Directions
Convert the lines from the one containing "Is tall office" through the end of the records into a two-column CSV with the columns text and answer. Give one row for each line paired with its answer, put each value in a single quoted field with line breaks turned into spaces, and omit the pictures.

Records provided
>> begin
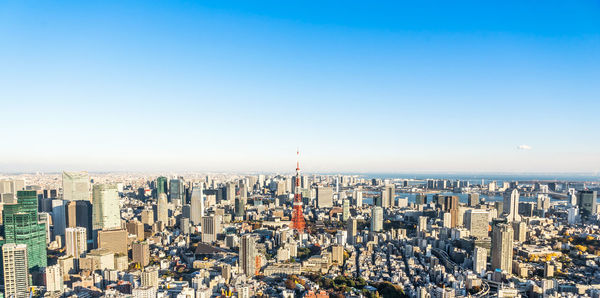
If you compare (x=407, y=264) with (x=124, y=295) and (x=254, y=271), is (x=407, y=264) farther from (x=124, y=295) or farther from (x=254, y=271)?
(x=124, y=295)

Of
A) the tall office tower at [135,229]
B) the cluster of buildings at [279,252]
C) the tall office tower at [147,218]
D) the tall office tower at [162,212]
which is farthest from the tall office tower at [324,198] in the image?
the tall office tower at [135,229]

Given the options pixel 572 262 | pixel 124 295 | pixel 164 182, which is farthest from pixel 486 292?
pixel 164 182

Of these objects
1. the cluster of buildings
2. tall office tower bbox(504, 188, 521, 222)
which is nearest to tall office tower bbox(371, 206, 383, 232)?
the cluster of buildings

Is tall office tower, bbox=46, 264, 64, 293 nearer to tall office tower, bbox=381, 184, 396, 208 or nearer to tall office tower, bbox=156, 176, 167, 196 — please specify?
tall office tower, bbox=156, 176, 167, 196

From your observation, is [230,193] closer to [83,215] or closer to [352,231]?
[83,215]

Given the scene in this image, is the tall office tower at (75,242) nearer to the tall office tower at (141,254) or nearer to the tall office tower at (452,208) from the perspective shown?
the tall office tower at (141,254)

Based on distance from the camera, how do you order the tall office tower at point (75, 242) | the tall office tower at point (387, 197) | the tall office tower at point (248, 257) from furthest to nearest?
the tall office tower at point (387, 197) → the tall office tower at point (75, 242) → the tall office tower at point (248, 257)
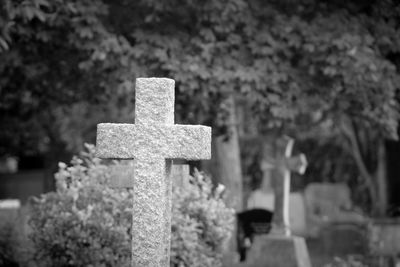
>> end
The output
text,answer
"Is tall office tower, bbox=46, 264, 64, 293 nearer to tall office tower, bbox=381, 184, 396, 208 or nearer to tall office tower, bbox=156, 176, 167, 196 — please specify?","tall office tower, bbox=156, 176, 167, 196"
"From your observation, is [230,193] closer to [83,215] or closer to [352,231]?","[83,215]"
"Given the scene in this image, is the tall office tower at (75,242) nearer to the tall office tower at (141,254) or nearer to the tall office tower at (452,208) from the perspective shown?","the tall office tower at (141,254)"
"Based on distance from the camera, how do you order the tall office tower at point (75, 242) | the tall office tower at point (387, 197) | the tall office tower at point (248, 257) from furthest to nearest?","the tall office tower at point (387, 197) → the tall office tower at point (75, 242) → the tall office tower at point (248, 257)"